[
https://issues.apache.org/jira/browse/PHOENIX-5148?page=com.atlassian.jira.plugin.system.issuetabpanels:all-tabpanel
]
chenglei updated PHOENIX-5148:
------------------------------
Description:
Given a table
{code:java}
create table test (
pk1 varchar not null ,
pk2 varchar not null,
pk3 varchar not null,
v1 varchar,
v2 varchar,
CONSTRAINT TEST_PK PRIMARY KEY (
pk1,
pk2,
pk3 ))
{code}
Consider following three cases:
*1. OrderBy of ClientScanPlan*
for sql:
{code:java}
select v1 from (select v1,v2,pk3 from test t where pk1 = '6' order by
t.v2,t.pk3,t.v1 limit 10) a order by v2,pk3
{code}
Obviously, the outer {{OrderBy}} "order by v2,pk3" should be compiled out
because it matchs the inner query {{OrderBy}} "order by t.v2,t.pk3,t.v1" , but
unfortunately it is not compiled out.
*2. GroupBy of ClientAggregatePlan*
for sql :
{code:java}
select v1 from (select v1,pk2,pk1 from test t where pk1 = '6' order by
t.pk2,t.v1,t.pk1 limit 10) a group by pk2,v1
{code}
Obviously, the outer {{GroupBy}} "group by pk2,v1" should be orderPreserving
because it matchs the inner query {{OrderBy}} "order by t.pk2,t.v1,t.pk1" , but
unfortunately the {{isOrderPreserving()}} of outer {{GroupBy}} return false.

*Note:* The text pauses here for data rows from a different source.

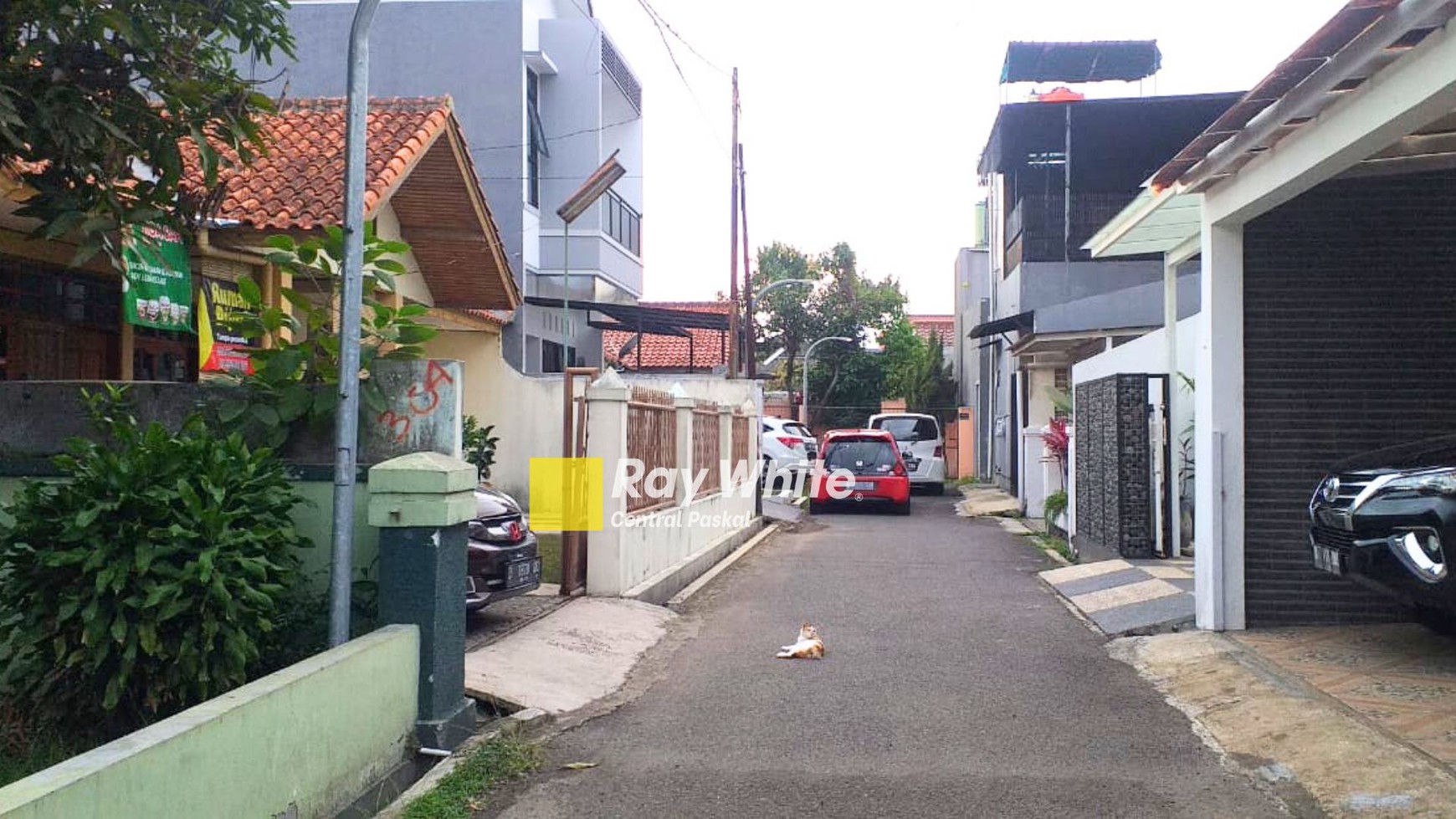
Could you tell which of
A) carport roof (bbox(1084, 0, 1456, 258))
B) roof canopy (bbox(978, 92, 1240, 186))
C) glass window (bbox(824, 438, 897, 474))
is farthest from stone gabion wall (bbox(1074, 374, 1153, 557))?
roof canopy (bbox(978, 92, 1240, 186))

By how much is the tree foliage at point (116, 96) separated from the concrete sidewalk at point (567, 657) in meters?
3.06

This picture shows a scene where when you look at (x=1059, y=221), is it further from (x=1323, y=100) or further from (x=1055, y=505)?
(x=1323, y=100)

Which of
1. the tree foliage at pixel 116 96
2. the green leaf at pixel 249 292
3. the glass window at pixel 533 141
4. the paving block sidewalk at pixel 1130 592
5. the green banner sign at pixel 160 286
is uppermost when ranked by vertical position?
the glass window at pixel 533 141

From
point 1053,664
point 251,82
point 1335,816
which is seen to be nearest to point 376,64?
point 251,82

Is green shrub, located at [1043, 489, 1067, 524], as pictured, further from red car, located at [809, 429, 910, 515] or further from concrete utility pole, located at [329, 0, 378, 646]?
concrete utility pole, located at [329, 0, 378, 646]

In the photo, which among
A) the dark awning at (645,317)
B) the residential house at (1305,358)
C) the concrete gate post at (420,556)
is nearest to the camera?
the concrete gate post at (420,556)

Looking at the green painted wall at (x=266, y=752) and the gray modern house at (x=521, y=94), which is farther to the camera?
the gray modern house at (x=521, y=94)

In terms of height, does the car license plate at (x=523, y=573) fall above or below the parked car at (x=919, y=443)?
below

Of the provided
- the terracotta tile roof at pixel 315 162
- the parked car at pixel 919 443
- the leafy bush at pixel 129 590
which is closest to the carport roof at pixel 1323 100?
the leafy bush at pixel 129 590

*3. OrderBy of SortMergeJoinPlan(from PHOENIX-4618)*
for sql:
{code:java}
SELECT * FROM T1 JOIN T2 ON T1.a = T2.a and T1.b = T2.b{code}
The result of the sort-merge-join is sorted on (T1.a, T1.b) and (T2.a, T2.b) at
the same time.
Thus, both 1)
{code:java}
SELECT * FROM T1 JOIN T2 ON T1.a = T2.a and T1.b = T2.b ORDER BY T1.a,
T1.b{code}
and 2)
{code:java}
SELECT * FROM T1 JOIN T2 ON T1.a = T2.a and T1.b = T2.b ORDER BY T2.a,
T2.b{code}
should avoid doing an extra order-by after the sort-merge-join operation.
All the above three cases are caused by the same problem that the
{{OrderPreservingTracker}} relies solely on row keys for inferring alignment
between the target {{Expression}} and the source sortedness.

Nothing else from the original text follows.